この写真だけでは、「底板のない囲い」だけですので、どこが上げ底の配線隠しが出来るボックスなのか、さっぱりわかりませんね。でも、こういうモノをつくろうとしています。

 

前回も書きましたが、私の事務所にあるものは、単に私のニーズに合わせてつくったもの。でも今回は、中村さん熊田さん、そして色んな方のニーズに合わせたい。そこで考えたのが「ハコを組み合せる」だったんですね。

 

ハコというよりカコイが2種類。そしてフタ兼タナとなる板。これらを組み合せるやりかたによって、上げ底の高さも、そしてどこから配線を入れて出すかも、自由になる。

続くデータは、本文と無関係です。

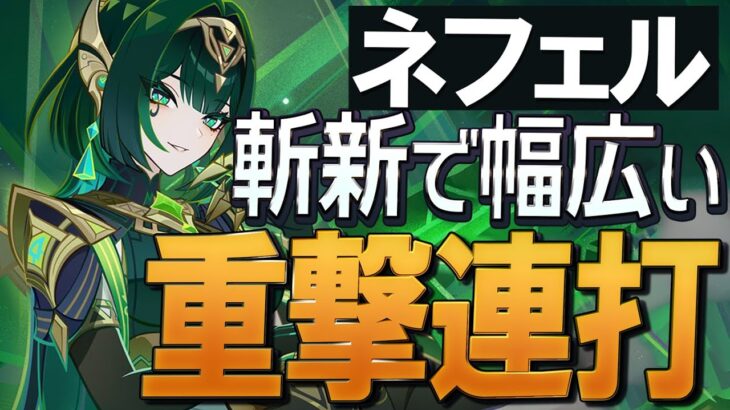 【原神】新★5「ネフェル」斬新かつ予想以上に編成幅が広く柔軟なキャラです
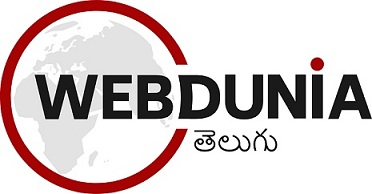 Webdunia Telugu (logo) Device mark 5085027 Trademark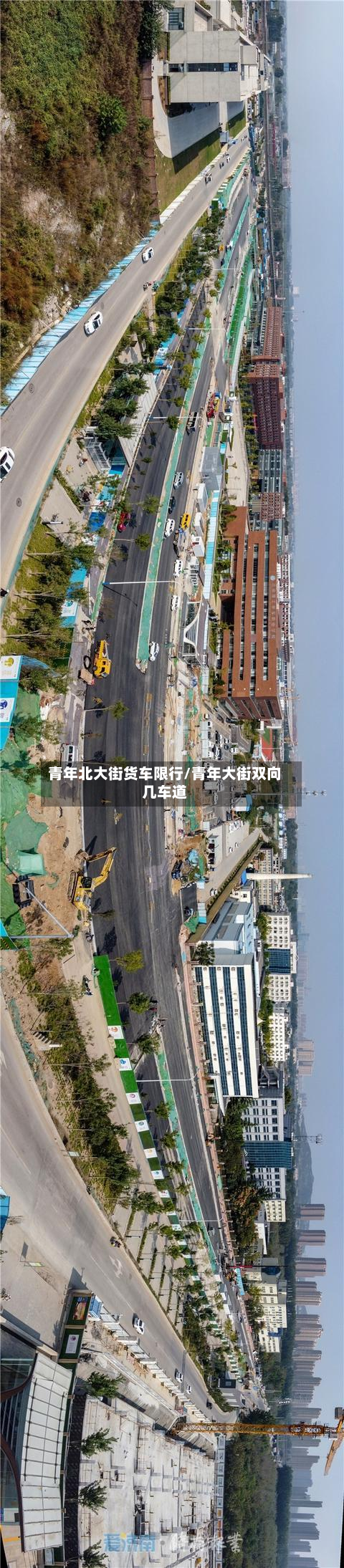 青年北大街货车限行/青年大街双向几车道-第1张图片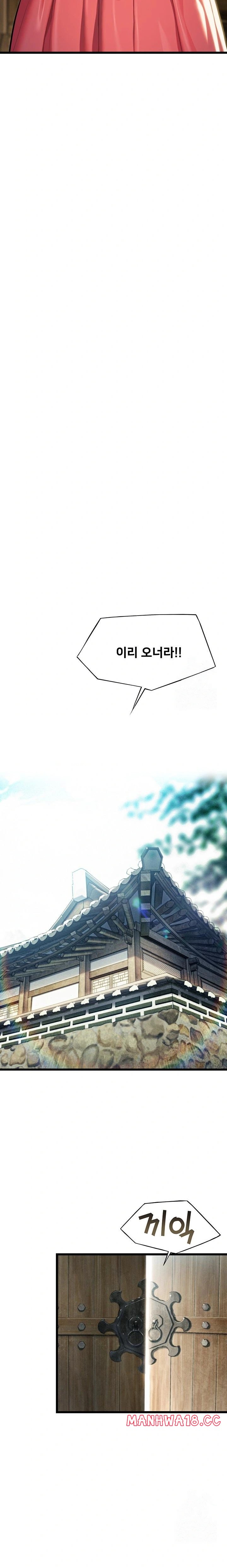 god-bless-you-raw-chap-33-14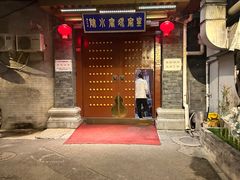 -皇家冰窖小院(什刹海店)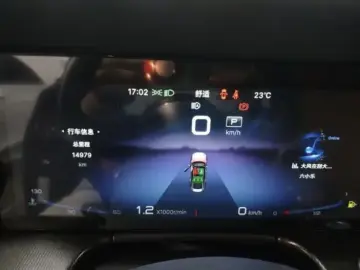 2024 Hongqi H6 с пробегом 15 000 км
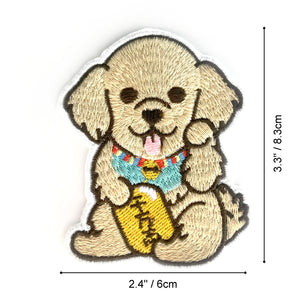 LUCKY GOLDEN RETRIEVER IRON ON EMBROIDERED PATCH (LARGE)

そんなフレキシブルなハコをつくろう、というのがその狙い。

 

そのハコとハコを組む部分の形をどうするか、ずれないで組めて、上下も自由になるにはどうするか、そうした検討の答えが、この試作バコに表れています。その部分のつくりかたがイコールこのハコのデザインになっている。

 

おそらく井上社長も、まず実際に軽くつくってみることで、寸法とイメージを確認しようと考えられたに違いありません。そして「こんな感じになりますよ」というメッセージのおつもりで私に写真をお送り下さったのでしょう。

 

うん、素材や精度は最終形とは違って荒削りですが、でもとてもよくわかる。やはり図面では見えないものが、実際のかたちになると、よくわかる。こうしてやってみてくれる、誠意あるつくり手と組んだ「ものづくり」は、とても愉しいですね。

 

特に私は、普段「まずつくってみる」が出来ない規模の「建築」というものづくりをやっています。ですから、このように実際の寸法でつくってみて考える、ということ自体がとても新鮮。なんだか、ちょっと不思議な感覚すらおぼえるくらいです。

 

プロダクトと建築の違いって、こういうところにもあるんだなあ、なんて、あたり前のことに妙に感心したりして。そんな建築屋にとっての不思議を味わいつつ、さらにここからどう工夫するかを考える日々、これがまた愉しい。

 

うん、つくり方に違いはあっても、モノをつくることの妙味は変わらない、ということなのでしょうね、きっと。